Maya as a kid had a very move-intense streak. She was never one place too long, also not setting roots anywhere. She and her little brother were also abandoned by a porter moving the kids from place to place. Those things might/definitely affected Maya’s sense of community and ability to easily settle in a place.
THEME 2
Betrayal by the Familiar Hits the Hardest
TW: Sexual Assault
This is right after he molests her in her room:
“Finally he was quiet, and then came the nice part. He held me so softly that I wished he wouldn’t ever let me go. I felt at home. From the way he was holding me I knew he’d never let me go or let anything bad happen to me. This was probably my real father and we had found each other at last.” (pg.127)
“Poor Mr.Freeman twisted in his chair to look empty threats over to me” (pg.115)
This quote references the emotions she’s feeling about Mr.Freeman. While she is sitting in the stand condemning him to prison she also pities him.
1930s-40s AESTHETIC
There’s a 1930s-40s aesthetic with this section of the book book because that’s when it takes place. It’s a charming decade to set a book/story in.
“Between the two physical sore spots, (smiling) I suppose I could have been more uncomfortable, but that was not the case.

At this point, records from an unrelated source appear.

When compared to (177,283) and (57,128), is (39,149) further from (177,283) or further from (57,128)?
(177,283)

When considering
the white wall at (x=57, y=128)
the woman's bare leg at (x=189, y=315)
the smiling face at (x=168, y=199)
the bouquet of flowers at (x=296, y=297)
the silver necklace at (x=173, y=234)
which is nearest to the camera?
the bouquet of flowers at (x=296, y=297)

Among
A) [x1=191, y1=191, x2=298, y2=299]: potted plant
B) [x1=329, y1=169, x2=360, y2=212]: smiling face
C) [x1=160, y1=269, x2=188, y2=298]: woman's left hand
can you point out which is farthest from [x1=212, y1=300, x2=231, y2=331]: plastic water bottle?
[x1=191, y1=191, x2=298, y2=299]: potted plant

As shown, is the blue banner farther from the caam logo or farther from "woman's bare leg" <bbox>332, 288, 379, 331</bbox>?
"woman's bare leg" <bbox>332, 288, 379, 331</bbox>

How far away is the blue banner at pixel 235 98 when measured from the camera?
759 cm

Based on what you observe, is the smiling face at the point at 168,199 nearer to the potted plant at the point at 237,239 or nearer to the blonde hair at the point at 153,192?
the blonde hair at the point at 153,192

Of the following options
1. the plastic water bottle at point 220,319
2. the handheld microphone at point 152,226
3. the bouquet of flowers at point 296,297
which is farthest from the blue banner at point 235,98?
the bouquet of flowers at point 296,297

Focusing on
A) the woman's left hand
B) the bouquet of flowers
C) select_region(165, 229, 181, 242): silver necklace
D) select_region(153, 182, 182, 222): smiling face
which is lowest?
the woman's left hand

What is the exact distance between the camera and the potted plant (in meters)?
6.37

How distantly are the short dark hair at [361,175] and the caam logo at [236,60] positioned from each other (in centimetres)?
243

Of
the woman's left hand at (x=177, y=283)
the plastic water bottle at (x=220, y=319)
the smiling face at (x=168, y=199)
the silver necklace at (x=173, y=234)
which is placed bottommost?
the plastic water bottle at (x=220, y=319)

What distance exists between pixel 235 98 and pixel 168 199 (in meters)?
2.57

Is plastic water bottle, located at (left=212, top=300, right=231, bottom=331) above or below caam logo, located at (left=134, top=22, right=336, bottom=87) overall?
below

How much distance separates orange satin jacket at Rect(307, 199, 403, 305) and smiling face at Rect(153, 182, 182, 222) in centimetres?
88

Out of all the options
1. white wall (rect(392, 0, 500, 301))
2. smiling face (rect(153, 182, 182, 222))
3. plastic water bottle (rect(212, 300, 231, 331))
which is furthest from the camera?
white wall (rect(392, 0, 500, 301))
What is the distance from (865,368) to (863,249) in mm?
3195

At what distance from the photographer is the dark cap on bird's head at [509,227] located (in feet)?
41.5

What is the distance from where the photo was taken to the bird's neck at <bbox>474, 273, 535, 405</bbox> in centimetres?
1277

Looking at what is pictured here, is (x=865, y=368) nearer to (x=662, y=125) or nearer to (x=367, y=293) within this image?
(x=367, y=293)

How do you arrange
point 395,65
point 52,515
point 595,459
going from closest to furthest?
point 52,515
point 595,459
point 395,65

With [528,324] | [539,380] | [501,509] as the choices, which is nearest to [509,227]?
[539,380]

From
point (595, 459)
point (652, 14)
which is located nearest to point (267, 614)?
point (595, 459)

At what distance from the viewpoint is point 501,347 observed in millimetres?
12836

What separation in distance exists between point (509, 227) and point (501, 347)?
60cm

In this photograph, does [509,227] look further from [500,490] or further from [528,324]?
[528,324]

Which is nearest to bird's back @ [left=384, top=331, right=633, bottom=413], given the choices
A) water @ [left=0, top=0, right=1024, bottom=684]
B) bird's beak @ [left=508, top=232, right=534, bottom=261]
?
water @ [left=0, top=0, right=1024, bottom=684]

As a member of the winning team (the graduating class of 1940) I had outdistanced unpleasant sensations by miles.”(pg. 224)
This is an example where the quote specifically says which date it’s talking about.
METAPHORS
The free bird = White Americans/Free people
The caged bird = African Americans and their captivity in the social norms and a symbol of imprisonment
The relevancy is in the title of the book and the meaning behind why her memoir is titled this way.
She is an African-American girl-woman learning the mostly constricting social norms of a person like her in America.
POINT OF VIEW
The very neutral point of view about things or the seemingly evened out negativity and positivity she describes in this book is pretty consistent in this section.
“The morning’s brightness drew me awake and I was surrounded with strangeness.” (pg. 321)
This is a nice neutral opening to a paragraph that sets her constantly neutral tone throughout the section.